L’exemple de l’optique (Alliage n° 63)
La Méditerranée est, depuis des millénaires, un lieu d’échanges entre toutes les civilisations de l’Ancien Monde, celles qui encerclent ses rives, et celles qui s’en éloignent. C’est ce que je voudrais brièvement illustrer à partir de l’histoire d’une discipline scientifique : l’optique.
Une histoire sans point fixe
Plaçons-nous d’abord dans la situation de l’historien qui, de nos jours, veut écrire l’histoire de sa discipline à l’une ou l’autre de ses étapes. Si, par exemple, il entend étudier les débuts de l’optique hellénistique, il ne manquera pas de rencontrer l’œuvre de Dioclès, du deuxième siècle avant notre ère. Sa recherche exigera donc l’examen de la compilation arabe de cette œuvre, seule à avoir survécu ; le grec n’existe plus. Si, maintenant, il s’attache à une période plus tardive de l’optique hellénistique, il devra consacrer la majeure partie de ses efforts à l’étude de la contribution capitale attribuée à Ptolémée (iie siècle). Il lui faudra cette fois se satisfaire de la traduction latine faite au xiie siècle par l’émir Eugène de Sicile, à partir de la version arabe, elle-même établie à partir du texte grec, au ixe siècle : en effet, les deux textes, grec et arabe, sont perdus. Supposons enfin que notre historien ne s’intéresse qu’à la seule optique arabe, et qu’il soit suffisamment désinvolte pour négliger les sources grecques et les traductions arabes de celles-ci, il ne pourra cependant pas faire l’économie des traductions latines et hébraïques issues de l’arabe. Nous savons que l’un des premiers travaux en optique arabe est du philosophe al-Kindi. De son livre sur l’optique, il ne nous reste que la traduction latine, qui fut une référence essentielle aussi bien pour Roger Bacon que pour John Pecham et pour Robert Grosseteste. Mais s’il étudie un chapitre particulier de l’optique arabe, comme celui des phénomènes atmosphériques, il rencontrera inévitablement le livre de l’Andalou Ibn Mu’adh, De Crepusculis, qui n’existe que dans ses traductions latine et hébraïque ; le texte arabe est perdu.

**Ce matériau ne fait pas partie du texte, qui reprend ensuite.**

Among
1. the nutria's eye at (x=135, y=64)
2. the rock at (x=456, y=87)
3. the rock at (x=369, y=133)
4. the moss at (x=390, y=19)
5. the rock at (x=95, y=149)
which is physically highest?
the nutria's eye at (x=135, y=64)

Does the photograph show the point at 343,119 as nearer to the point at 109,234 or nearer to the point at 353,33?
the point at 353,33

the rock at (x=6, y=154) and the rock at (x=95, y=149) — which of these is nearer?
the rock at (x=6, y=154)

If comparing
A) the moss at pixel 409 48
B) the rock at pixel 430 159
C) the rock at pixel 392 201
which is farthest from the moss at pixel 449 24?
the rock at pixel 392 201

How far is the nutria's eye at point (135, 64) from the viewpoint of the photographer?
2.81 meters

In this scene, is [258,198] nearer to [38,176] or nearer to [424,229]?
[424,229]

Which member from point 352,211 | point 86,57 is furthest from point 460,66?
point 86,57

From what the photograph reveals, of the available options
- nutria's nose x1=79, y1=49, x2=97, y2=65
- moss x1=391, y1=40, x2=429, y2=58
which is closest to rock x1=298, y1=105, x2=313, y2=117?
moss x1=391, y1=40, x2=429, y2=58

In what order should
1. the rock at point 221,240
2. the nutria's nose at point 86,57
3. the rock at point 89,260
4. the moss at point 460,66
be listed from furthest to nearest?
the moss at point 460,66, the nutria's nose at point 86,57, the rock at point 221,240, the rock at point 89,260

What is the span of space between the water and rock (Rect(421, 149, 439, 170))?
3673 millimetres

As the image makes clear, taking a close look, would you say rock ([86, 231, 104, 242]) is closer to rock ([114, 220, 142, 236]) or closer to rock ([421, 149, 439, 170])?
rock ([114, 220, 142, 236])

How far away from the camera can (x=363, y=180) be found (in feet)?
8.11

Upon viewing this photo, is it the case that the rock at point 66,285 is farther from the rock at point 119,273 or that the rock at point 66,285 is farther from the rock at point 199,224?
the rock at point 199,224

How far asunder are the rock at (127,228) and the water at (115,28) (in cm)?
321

Il serait facile de multiplier de tels exemples, qui tous concourent à montrer que nous sommes bien là face à une situation spécifique, comme dans le temps dans l’espace. Si, en effet, on le compare à l’historien de l’optique d’une époque plus tardive, telle le xviiie siècle, ou à un historien de l’optique dans une autre aire culturelle — la Chine, par exemple, l’historien des sciences et des mathématiques dans les cultures méditerranéennes, jusqu’au xviie siècle, doit suivre une démarche plus contournée. Il lui faut sans répit parcourir tous les lieux ; jamais il ne peut s’appuyer sur un point fixe ; il doit rejeter, au risque de manquer totalement son objet, toute tentation de culturo-centrisme et d’histoire linéaire. Mais cette condition, propre à notre historien, n’est, en fait, que le reflet des méandres de la constitution et de la diffusion de l’optique elle-même. Arrêtons-nous donc à l’élaboration de cette science, et, au lieu des recherches de l’historien d’aujourd’hui, considérons le parcours du savant d’hier.